* start PASSAGE PROVIDED *
Karly Shorr

Personal information
- Born: Karly Piper Shorr May 18, 1994 (age 31) Commerce Township, Michigan, U.S.
- Years active: 2008–present
- Height: 5 ft 8 in (173 cm)
- Weight: 146 lb (66 kg)

Sport
- Country: United States
- Sport: Snowboarding
- Event: Women's slopestyle

Achievements and titles
- Olympic finals: Sochi 2014

= Karly Shorr =

American snowboarder (born 1994)

Karly Piper Shorr (born May 18, 1994) is an American snowboarder. She competed in the 2014 Winter Olympics in Sochi, Russia, where she placed sixth in women's slopestyle.

Shorr was born in Commerce Township, Michigan and graduated from Milford High School in 2012.
* end PASSAGE PROVIDED *
* start PROVIDED DATA *
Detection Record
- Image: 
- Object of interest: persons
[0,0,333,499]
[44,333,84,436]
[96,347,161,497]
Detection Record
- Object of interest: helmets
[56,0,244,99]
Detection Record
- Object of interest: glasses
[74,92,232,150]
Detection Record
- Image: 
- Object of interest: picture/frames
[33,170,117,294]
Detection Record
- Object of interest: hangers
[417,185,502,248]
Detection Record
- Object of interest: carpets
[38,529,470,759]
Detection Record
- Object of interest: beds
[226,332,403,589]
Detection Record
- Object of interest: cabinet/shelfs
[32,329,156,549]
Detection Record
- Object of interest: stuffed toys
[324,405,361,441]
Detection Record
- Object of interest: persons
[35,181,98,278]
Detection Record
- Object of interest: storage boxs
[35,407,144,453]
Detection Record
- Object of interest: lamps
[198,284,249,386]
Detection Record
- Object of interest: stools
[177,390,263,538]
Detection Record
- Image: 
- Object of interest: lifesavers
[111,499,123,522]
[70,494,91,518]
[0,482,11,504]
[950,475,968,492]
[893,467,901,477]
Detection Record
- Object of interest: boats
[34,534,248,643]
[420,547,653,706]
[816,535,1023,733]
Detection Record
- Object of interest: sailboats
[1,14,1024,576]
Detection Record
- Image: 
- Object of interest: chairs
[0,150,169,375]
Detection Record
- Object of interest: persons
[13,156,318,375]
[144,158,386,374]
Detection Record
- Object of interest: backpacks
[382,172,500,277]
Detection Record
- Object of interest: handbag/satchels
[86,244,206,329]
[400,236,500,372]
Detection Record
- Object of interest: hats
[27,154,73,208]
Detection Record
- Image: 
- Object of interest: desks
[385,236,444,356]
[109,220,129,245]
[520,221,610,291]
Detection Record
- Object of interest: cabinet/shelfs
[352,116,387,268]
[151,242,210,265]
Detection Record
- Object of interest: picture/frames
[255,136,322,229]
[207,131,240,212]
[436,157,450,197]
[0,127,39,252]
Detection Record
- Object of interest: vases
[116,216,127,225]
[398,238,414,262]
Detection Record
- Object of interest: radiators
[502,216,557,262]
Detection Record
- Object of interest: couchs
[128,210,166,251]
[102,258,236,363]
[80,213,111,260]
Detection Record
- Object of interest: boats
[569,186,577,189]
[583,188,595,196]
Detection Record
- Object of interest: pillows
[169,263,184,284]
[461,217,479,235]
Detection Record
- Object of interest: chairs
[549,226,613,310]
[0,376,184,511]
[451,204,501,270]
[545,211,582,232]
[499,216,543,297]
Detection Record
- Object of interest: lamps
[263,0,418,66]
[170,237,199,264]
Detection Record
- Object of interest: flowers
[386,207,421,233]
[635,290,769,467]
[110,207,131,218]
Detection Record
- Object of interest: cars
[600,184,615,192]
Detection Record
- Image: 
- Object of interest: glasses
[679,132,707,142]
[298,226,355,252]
* end PROVIDED DATA *
--- TO BE DONE ---
(a) In the passage on the snowboarder, condense the paragraph beginning "Karly Piper Shorr (born May 18, 1994)" into one shorter sentence that keeps its main facts.
(b) Recast the entries as a numbered list, starting with their first line and going on through the line that contains "[502,216,557,262]".

--- EXPECTED RESULTS ---
(a) Karly Piper Shorr, an American snowboarder born May 18, 1994, placed sixth in women's slopestyle at the 2014 Winter Olympics in Sochi, Russia.

(b)
1. Detection Record
2. - Image: 
3. - Object of interest: persons
4. [0,0,333,499]
5. [44,333,84,436]
6. [96,347,161,497]
7. Detection Record
8. - Object of interest: helmets
9. [56,0,244,99]
10. Detection Record
11. - Object of interest: glasses
12. [74,92,232,150]
13. Detection Record
14. - Image: 
15. - Object of interest: picture/frames
16. [33,170,117,294]
17. Detection Record
18. - Object of interest: hangers
19. [417,185,502,248]
20. Detection Record
21. - Object of interest: carpets
22. [38,529,470,759]
23. Detection Record
24. - Object of interest: beds
25. [226,332,403,589]
26. Detection Record
27. - Object of interest: cabinet/shelfs
28. [32,329,156,549]
29. Detection Record
30. - Object of interest: stuffed toys
31. [324,405,361,441]
32. Detection Record
33. - Object of interest: persons
34. [35,181,98,278]
35. Detection Record
36. - Object of interest: storage boxs
37. [35,407,144,453]
38. Detection Record
39. - Object of interest: lamps
40. [198,284,249,386]
41. Detection Record
42. - Object of interest: stools
43. [177,390,263,538]
44. Detection Record
45. - Image: 
46. - Object of interest: lifesavers
47. [111,499,123,522]
48. [70,494,91,518]
49. [0,482,11,504]
50. [950,475,968,492]
51. [893,467,901,477]
52. Detection Record
53. - Object of interest: boats
54. [34,534,248,643]
55. [420,547,653,706]
56. [816,535,1023,733]
57. Detection Record
58. - Object of interest: sailboats
59. [1,14,1024,576]
60. Detection Record
61. - Image: 
62. - Object of interest: chairs
63. [0,150,169,375]
64. Detection Record
65. - Object of interest: persons
66. [13,156,318,375]
67. [144,158,386,374]
68. Detection Record
69. - Object of interest: backpacks
70. [382,172,500,277]
71. Detection Record
72. - Object of interest: handbag/satchels
73. [86,244,206,329]
74. [400,236,500,372]
75. Detection Record
76. - Object of interest: hats
77. [27,154,73,208]
78. Detection Record
79. - Image: 
80. - Object of interest: desks
81. [385,236,444,356]
82. [109,220,129,245]
83. [520,221,610,291]
84. Detection Record
85. - Object of interest: cabinet/shelfs
86. [352,116,387,268]
87. [151,242,210,265]
88. Detection Record
89. - Object of interest: picture/frames
90. [255,136,322,229]
91. [207,131,240,212]
92. [436,157,450,197]
93. [0,127,39,252]
94. Detection Record
95. - Object of interest: vases
96. [116,216,127,225]
97. [398,238,414,262]
98. Detection Record
99. - Object of interest: radiators
100. [502,216,557,262]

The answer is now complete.